Von Beobachtungen und Urteilen

Folgende Szene:

In einem Möbelhaus flaniert ein Elternpaar durch die Ausstellung. Die mitgeführten Kinder tollen, hampeln und rennen durch die Gänge. Die Kinder erklimmen Teppichberge und aufgetürmte Serviettenstapel in Weihnachtsmotivdruck. Die Eltern meckern.
Ein Kind fängt, nachdem die Mutter darauf hingewiesen hat, dass man sich nicht in den ausgestellten Vorhängen einwickelt und daran schaukelt, an zu schreien.
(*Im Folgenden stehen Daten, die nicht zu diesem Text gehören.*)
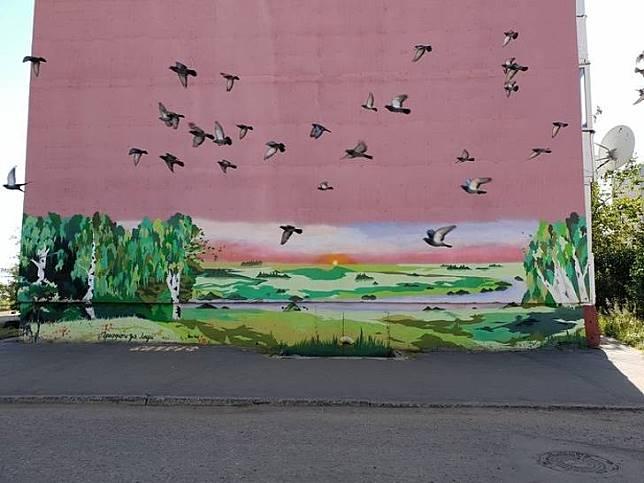 Sempurna, burung-burung yang melewati papan ini menjadi seperti lukisan hidup.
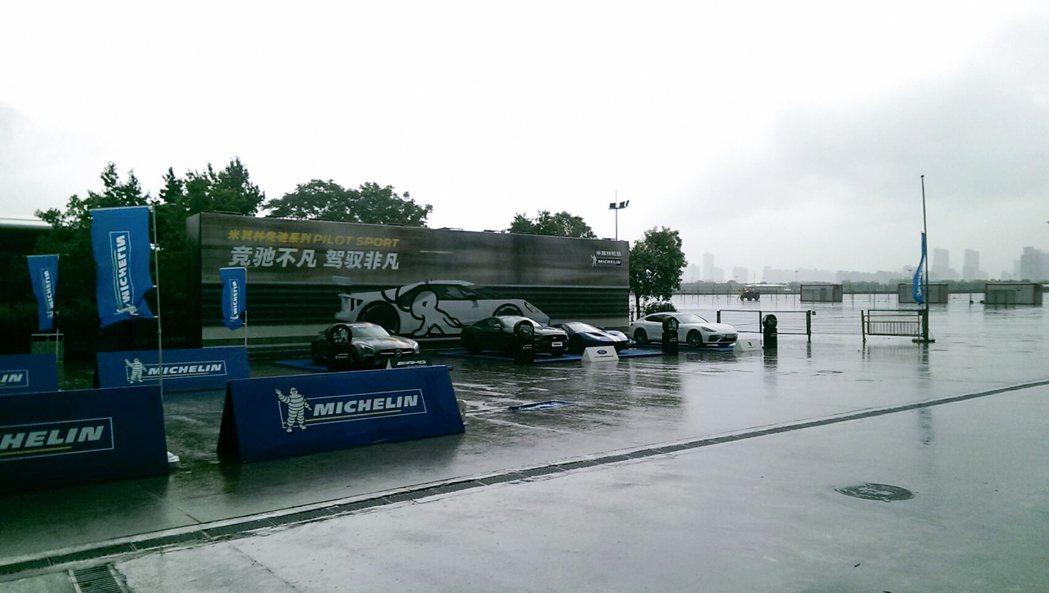 看著 Ford GT 在外面淋雨,好讓人心痛啊...。 記者林鼎智/攝影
Wildes ungezügeltes kurzes Aufkreischen.
Die Mutter hockt sich vor das Kind, sieht es fest an und sagt etwas in strengem Ton. Das Kind blickt stoisch an der Mutter vorbei mit motzigem Gesicht und kreischt schrill. Etwas leiser sagt es: „Blöde Kack-Mama!“ und sprutzelt mit der Zunge und einem Pupsgeräusch der Mutter Spucketröpfchen ins Gesicht.

Hauptdarsteller dieser erbaulichen Szene waren das Sirenchen und ich.

Lustigerweise hätte ich früher eine klare Meinung zu dieser Situation gehabt. Nämlich: Die hat ihr Kind nicht im Griff.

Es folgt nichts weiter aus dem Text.